Rosie Stancer has dedicated the last 20 years of her life to expeditions of increasing severity. Her endeavours have earned her a high public profile in the UK amongst living explorers.
Rosie uses her public profile to help charities such as Veterans Aid.
Historically, her expeditions have enjoyed the privilege of the Patronage of His Highness The Prince of Wales.
On each of the expeditions, Rosie undertakes research – meteorological, environmental and physiological. In the arctic, she has supported Inuit Community project work.
Awards & Recognition
- Honorary doctorate for her research work from Essex University
- Vice President of the British Explorers Society
- Honorary Fellowship of the RGS
- The Explorers Society medal for courage
- On the Honorary Board of Special Olympics GB
- Ambassador for the government’s GREAT campaign
- The Hotung gold medal women explorers
Rosie’s expeditions include:
1997 THE ALL WOMEN NORTH POLE RELAY
First all-women team to reach The North Pole, A world first.

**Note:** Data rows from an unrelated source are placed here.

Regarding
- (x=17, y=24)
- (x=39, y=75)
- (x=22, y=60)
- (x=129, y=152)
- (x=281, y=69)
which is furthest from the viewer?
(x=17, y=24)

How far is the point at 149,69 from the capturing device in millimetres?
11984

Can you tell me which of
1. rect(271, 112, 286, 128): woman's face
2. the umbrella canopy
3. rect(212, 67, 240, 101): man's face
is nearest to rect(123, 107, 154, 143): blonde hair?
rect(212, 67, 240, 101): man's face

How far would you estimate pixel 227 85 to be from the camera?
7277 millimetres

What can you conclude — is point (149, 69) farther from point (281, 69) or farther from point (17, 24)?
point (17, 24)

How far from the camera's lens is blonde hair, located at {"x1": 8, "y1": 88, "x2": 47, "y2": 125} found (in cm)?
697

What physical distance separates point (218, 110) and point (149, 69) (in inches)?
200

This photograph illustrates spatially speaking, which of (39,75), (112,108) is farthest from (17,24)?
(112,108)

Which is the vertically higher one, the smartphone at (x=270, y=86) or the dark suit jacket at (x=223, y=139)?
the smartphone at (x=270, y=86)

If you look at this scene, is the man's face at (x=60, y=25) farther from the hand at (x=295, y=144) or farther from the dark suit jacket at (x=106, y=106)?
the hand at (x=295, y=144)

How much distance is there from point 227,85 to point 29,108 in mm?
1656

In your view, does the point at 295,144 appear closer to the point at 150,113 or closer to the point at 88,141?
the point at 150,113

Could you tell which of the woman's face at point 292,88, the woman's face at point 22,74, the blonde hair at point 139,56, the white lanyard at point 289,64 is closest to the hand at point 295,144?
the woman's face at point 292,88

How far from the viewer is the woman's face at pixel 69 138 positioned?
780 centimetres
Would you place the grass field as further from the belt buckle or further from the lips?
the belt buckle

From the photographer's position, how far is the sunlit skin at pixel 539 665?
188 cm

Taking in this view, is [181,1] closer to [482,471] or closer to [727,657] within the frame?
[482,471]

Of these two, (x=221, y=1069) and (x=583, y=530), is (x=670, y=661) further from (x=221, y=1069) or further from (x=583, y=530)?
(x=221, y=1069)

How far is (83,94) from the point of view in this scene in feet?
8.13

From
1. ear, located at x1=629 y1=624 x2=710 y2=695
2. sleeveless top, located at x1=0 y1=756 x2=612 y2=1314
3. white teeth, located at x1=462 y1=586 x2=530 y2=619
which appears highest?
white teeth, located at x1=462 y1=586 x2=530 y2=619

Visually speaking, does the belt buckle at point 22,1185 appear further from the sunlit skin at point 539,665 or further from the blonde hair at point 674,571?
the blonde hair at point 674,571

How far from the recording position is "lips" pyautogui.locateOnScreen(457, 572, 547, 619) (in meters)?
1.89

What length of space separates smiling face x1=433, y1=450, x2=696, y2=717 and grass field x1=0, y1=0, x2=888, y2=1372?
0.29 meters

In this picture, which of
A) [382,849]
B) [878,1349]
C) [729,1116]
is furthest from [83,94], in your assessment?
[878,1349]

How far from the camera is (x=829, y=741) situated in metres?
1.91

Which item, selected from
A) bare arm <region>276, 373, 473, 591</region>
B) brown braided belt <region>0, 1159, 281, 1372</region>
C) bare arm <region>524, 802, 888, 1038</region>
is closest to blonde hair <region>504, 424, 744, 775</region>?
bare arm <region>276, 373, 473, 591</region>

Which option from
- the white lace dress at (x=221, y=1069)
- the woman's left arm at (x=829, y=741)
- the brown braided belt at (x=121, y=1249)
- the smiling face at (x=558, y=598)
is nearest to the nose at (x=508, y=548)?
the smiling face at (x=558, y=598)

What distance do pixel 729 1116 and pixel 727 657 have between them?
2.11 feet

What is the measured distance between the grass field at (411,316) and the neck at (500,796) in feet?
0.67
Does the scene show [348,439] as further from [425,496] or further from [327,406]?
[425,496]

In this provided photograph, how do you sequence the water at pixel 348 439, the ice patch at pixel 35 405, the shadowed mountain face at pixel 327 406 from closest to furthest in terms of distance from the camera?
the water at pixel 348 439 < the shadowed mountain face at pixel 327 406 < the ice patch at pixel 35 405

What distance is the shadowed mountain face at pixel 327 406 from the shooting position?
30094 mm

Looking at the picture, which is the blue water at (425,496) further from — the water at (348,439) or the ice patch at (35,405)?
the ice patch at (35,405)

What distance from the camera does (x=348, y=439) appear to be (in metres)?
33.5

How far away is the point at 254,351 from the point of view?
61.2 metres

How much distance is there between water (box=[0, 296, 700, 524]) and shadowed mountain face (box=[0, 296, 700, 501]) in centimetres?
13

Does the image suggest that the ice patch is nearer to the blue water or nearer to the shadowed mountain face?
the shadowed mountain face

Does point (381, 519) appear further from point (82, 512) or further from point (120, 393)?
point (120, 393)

2000 MILLENIUM WOMEN’S SOUTH POLE EXPEDITION
Rosie was a member of the 5 women team to reach The South Pole. They were the 1st all-women team to do so. World first.
2003 SNICKERS SOUTH POLE SOLO
Rosie embarked alone on a solo expedition of 1,000k with no resupplies and a sledge of 120 kilos to the South Pole. She smashed all previous speed records reaching the Pole in 43 days. (fastest previously some 64 days).
2007 MARS NORTH POLE SOLO
A record-breaking Expedition which had never before nor since been bettered. Rosie skied, climbed & swam across the frozen arctic ocean, alone for 84 days, setting another world record as the furthest solo expedition to the north by any woman.
2011 BROUGHTON ISLAND
Rosie explored the sea ice around Broughton Island in the high arctic, with award-winning photographer, Martin Hartley, in an area densely populated with polar bears. She spent time living with the Inuits, learning their ways of coping with climate changes & the modern-day challenges.
2018 WAHIBA SANDS
2018 Rosie led her team of women and two ex-military men through the more remote and less trodden dunes of the Wahiba Sands. The expedition was undertaken as a training exercise in navigating, survival and cameleering in anticipation of a forthcoming major expedition through the Taklamakan(*) in China. Physiological research was gathered throughout.
2019 LAKE BAIKAL, SIBERIA
A ‘Solo’ endeavour undertaken jointly with another teammate. Both ski-ing alone the full length of the largest, deepest and oldest fresh-water lake in the world, Lake Baikal in Siberia, with each team member crossing from opposite ends. Physiological research was gathered & funds & awareness raised for Veterans Aid. This, as the longest, and the first to cover the farthermost southerly, westerly, easterly and northerly points and the first as full crossing undertaken solo by a woman, will represent a handful of world firsts.
2020 – ARAL SEA CROSSING
In May 2020, Rosie will lead a small team through the grim desertscape of the Aral Kum, once a bountiful inland sea. The expedition will serve as a clarion call to the devastating effect of water drainage to feed such industries as fashion. Besides the physical endeavour, and mental challenge, It promises to be an aesthetically hideous expedition, but one that draws global publicity to the underlying issues of water misuse.
TAKLAMAKAN DESERT *
The first full crossing of the length China’s largest desert by an International team of women. This forbidding, and largely Forgotten, desert whose name translates as ‘the desert you go into, and don’t come out’, is the world’s second-largest dune desert to the Sahara. Dunes tower to 1800 feet, it is beset by sand storms and extreme temperatures. It is haunted by a history of lost souls who dared to venture in. Rosie will be representing the UK, and fully intends to emerge the other side.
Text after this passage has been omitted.